++++ Material shown ++++

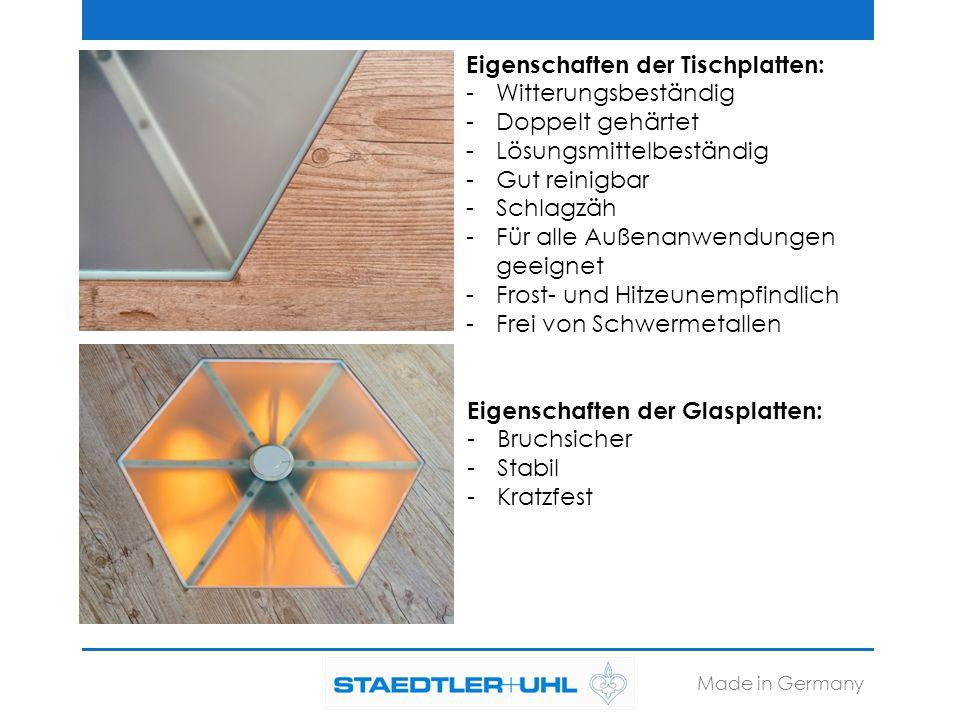 Made in Germany Eigenschaften der Tischplatten: -Witterungsbeständig -Doppelt gehärtet -Lösungsmittelbeständig -Gut reinigbar -Schlagzäh -Für alle Auß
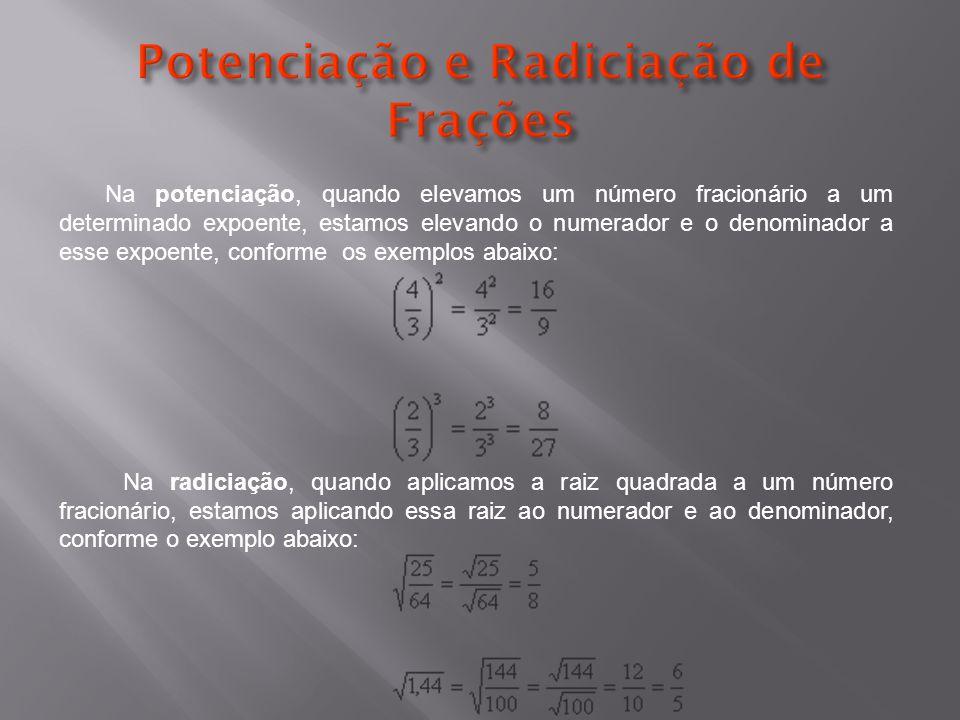 Potenciação e Radiciação de Frações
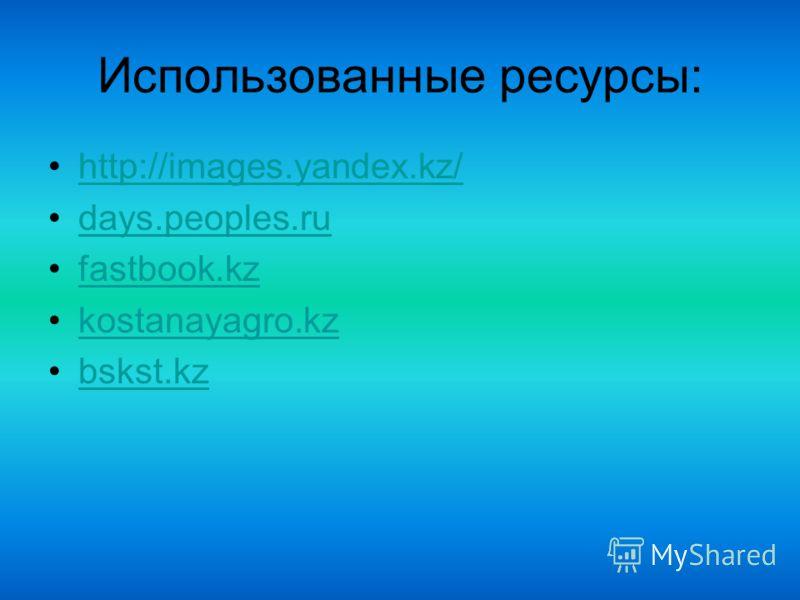 Использованные ресурсы: http://images.yandex.kz/ days.peoples.ru fastbook.kz kostanayagro.kz bskst.kz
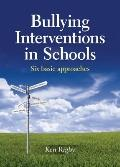 Bullying Interventions in Schools : Six Basic Approaches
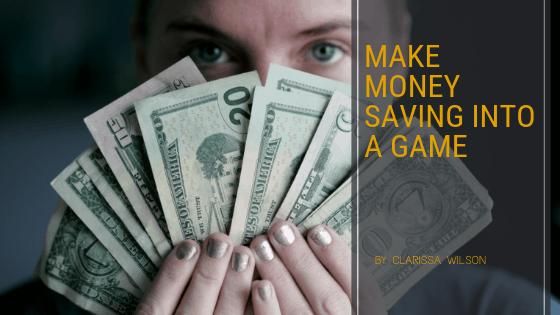Make Money Saving a Game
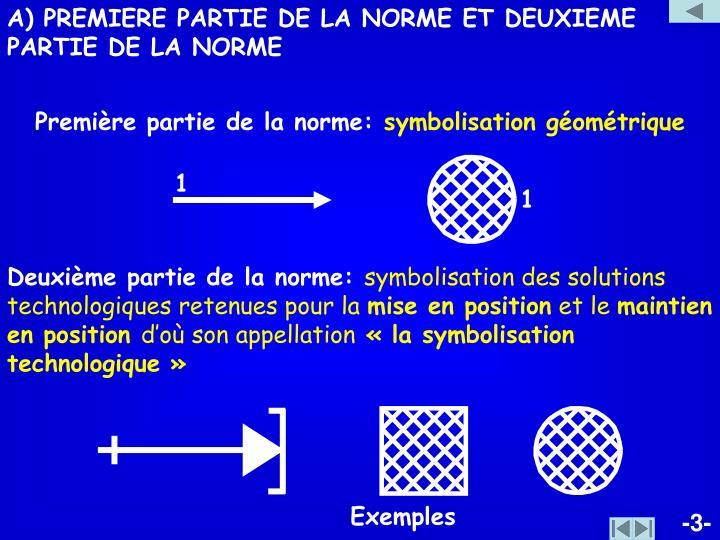 A) PREMIERE PARTIE DE LA NORME ET DEUXIEME PARTIE DE LA NORME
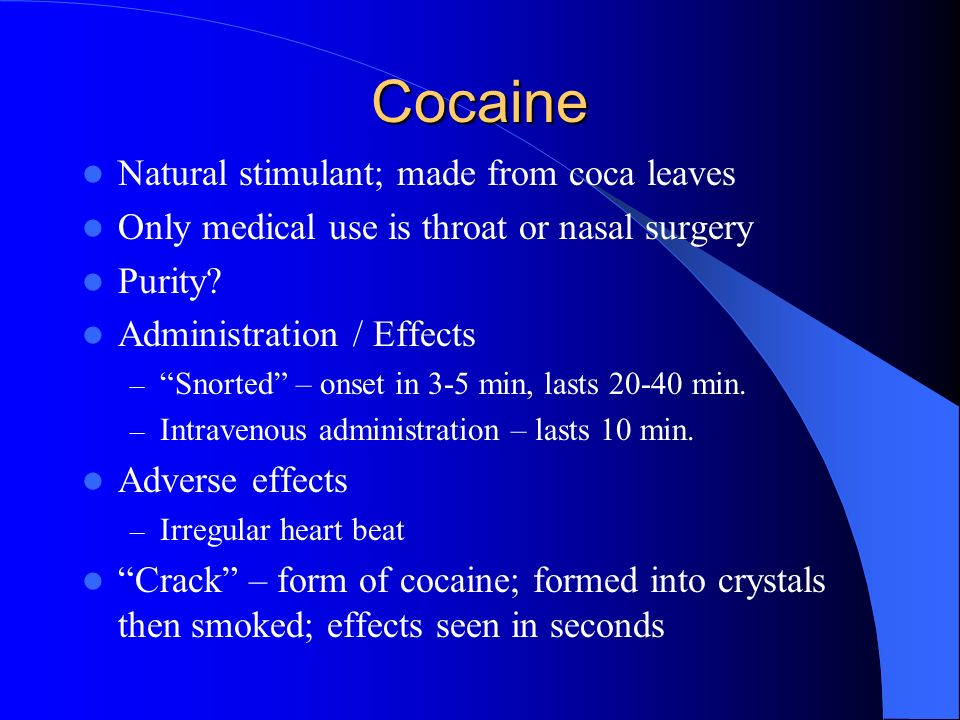 Cocaine Natural stimulant; made from coca leaves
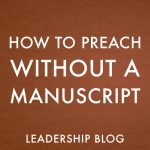 How to Preach Without a Manuscript
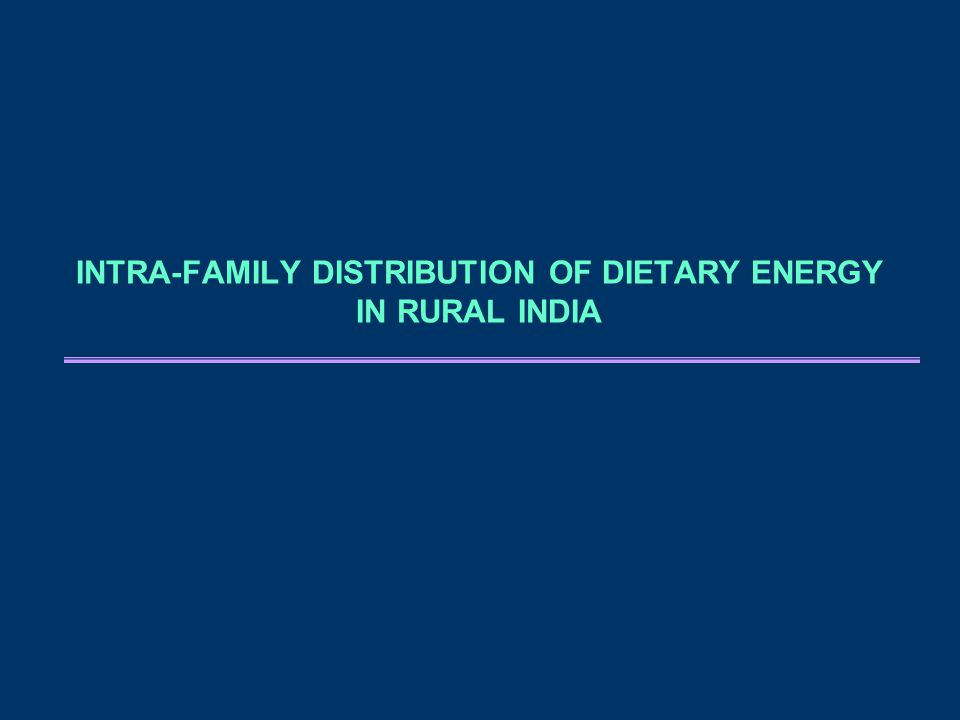 INTRA-FAMILY DISTRIBUTION OF DIETARY ENERGY IN RURAL INDIA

++++

Task goal ▸
Would you please repeat only the lines above, beginning at the one that has "Potenciação e Radiciação de Frações" and stopping after the one that has "How to Preach Without a Manuscript", exactly and with no pictures?

Exercise output ▸
 Potenciação e Radiciação de Frações
 Использованные ресурсы: http://images.yandex.kz/ days.peoples.ru fastbook.kz kostanayagro.kz bskst.kz
 Bullying Interventions in Schools : Six Basic Approaches
Make Money Saving a Game
 A) PREMIERE PARTIE DE LA NORME ET DEUXIEME PARTIE DE LA NORME
 Cocaine Natural stimulant; made from coca leaves
 How to Preach Without a Manuscript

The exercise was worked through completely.